Giter Club home page Giter Club logo

data_lake-amazon_s3's Introduction

Project: Data Lake

Project overview

Sparkify offers a music streaming service through desktop and hand-held devices.
The music streaming startup has grown their user base and song database even more and want to move their data warehouse
to a data lake. Their data resides in S3, in a directory of JSON logs on user activity on the app, as well as a
directory with JSON metadata on the songs in their app.

As their data engineer, you are tasked with building an ETL pipeline that extracts their data from S3, processes them
using Spark, and loads the data back into S3 as a set of dimensional tables. You'll deploy this Spark process on a cluster using AWS.
This will allow their analytics team to continue finding insights in what songs their users are listening to.

Repository

Files to run project...

  • [ etl.py ] (Python 3 script):
    Reads song and app log data from S3 hosted json files, transforms them to create five different tables, and writes
    them to partitioned parquet files in table directories back to S3.

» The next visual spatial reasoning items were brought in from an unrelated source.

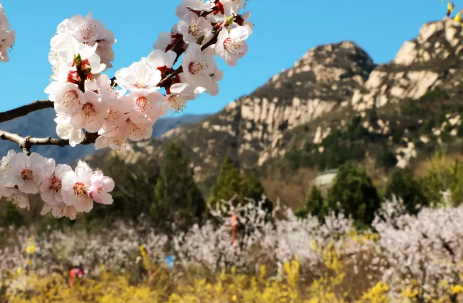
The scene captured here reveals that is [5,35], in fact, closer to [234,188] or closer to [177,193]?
[234,188]

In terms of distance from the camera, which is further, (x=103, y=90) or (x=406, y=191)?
(x=406, y=191)

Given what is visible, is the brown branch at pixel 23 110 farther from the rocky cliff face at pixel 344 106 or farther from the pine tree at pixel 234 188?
the rocky cliff face at pixel 344 106

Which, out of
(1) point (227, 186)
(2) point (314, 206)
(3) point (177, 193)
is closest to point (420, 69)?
(2) point (314, 206)

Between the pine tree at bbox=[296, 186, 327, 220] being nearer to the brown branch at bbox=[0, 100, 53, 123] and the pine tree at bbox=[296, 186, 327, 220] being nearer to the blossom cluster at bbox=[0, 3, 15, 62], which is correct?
the blossom cluster at bbox=[0, 3, 15, 62]

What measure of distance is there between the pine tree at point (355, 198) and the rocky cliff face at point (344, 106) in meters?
31.0

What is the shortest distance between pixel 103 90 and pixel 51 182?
518 millimetres

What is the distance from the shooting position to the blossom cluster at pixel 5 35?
186 cm

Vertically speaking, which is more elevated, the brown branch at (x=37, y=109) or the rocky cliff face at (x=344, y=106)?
the rocky cliff face at (x=344, y=106)

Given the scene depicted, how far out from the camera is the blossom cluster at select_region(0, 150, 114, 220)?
64.2 inches

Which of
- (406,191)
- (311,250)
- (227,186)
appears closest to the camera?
(311,250)

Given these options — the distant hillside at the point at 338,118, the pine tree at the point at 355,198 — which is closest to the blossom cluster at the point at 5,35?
the pine tree at the point at 355,198

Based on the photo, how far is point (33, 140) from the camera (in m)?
1.67

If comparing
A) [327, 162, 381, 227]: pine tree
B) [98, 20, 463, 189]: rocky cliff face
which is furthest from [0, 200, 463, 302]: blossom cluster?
[98, 20, 463, 189]: rocky cliff face

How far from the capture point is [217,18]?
1709 millimetres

  • [ dl.cfg ] (config text file):
    Contains user AWS credentials, utilised by etl.py script.

  • [ EMR_notebook.ipynb ] (Jupyter Notebook):
    EMR Notebook of etl.py script for running on cluster via AWS console.

Running the project locally

(Prerequisite: ensure Python 3, Pyspark package and Apache Spark are all installed on local machine)

  1. Download project Python script and config file, as listed above, to a local directory.

  2. Add AWS 'Access Key ID & 'Secret Access Key' credentials to details to dl.cfg.

  3. Within etl.py script, set 'output_data' variable to S3 bucket where parquet files are to be written.

  4. Open your system CLI and change directory to where the project files are saved.

     C:\users\username>cd C:\users\username\path\to\project
    
  5. Run Python script to create a spark session and process data... etl.py;

     C:\users\username>cd C:\users\username\path\to\project>python3 etl.py
    

Dataset

2No. datasets are available for ingest and processing, residing in AWS S3.

Song data: s3://udacity-dend/song_data
Log data: s3://udacity-dend/log_data

Song data

Song data resides in JSON format, with each file containing metadata about a specific song, and the song's artist.
Within Sparkify's file storage, song files are partitioned by the first three letters of each song's track ID.

Filepath example...

song_data/A/B/C/TRABCEI128F424C983.json
song_data/A/A/B/TRAABJL12903CDCF1A.json

TRAABJL12903CDCF1A.json song file content...

{
"num_songs": 1,
"artist_id": "ARJIE2Y1187B994AB7",
"artist_latitude": null,
"artist_longitude": null,
"artist_location": "",
"artist_name": "Line Renaud",
"song_id": "SOUPIRU12A6D4FA1E1",
"title": "Der Kleine Dompfaff",
"duration": 152.92036,
"year": 0
}

Log data

User activity logs, collected via the Sparkify music streaming applications, also resides in JSON format.
Each file represents a single day and contains information about each user and their session details for that day. Within Sparkify's file storage, log files are partitioned by the month and year.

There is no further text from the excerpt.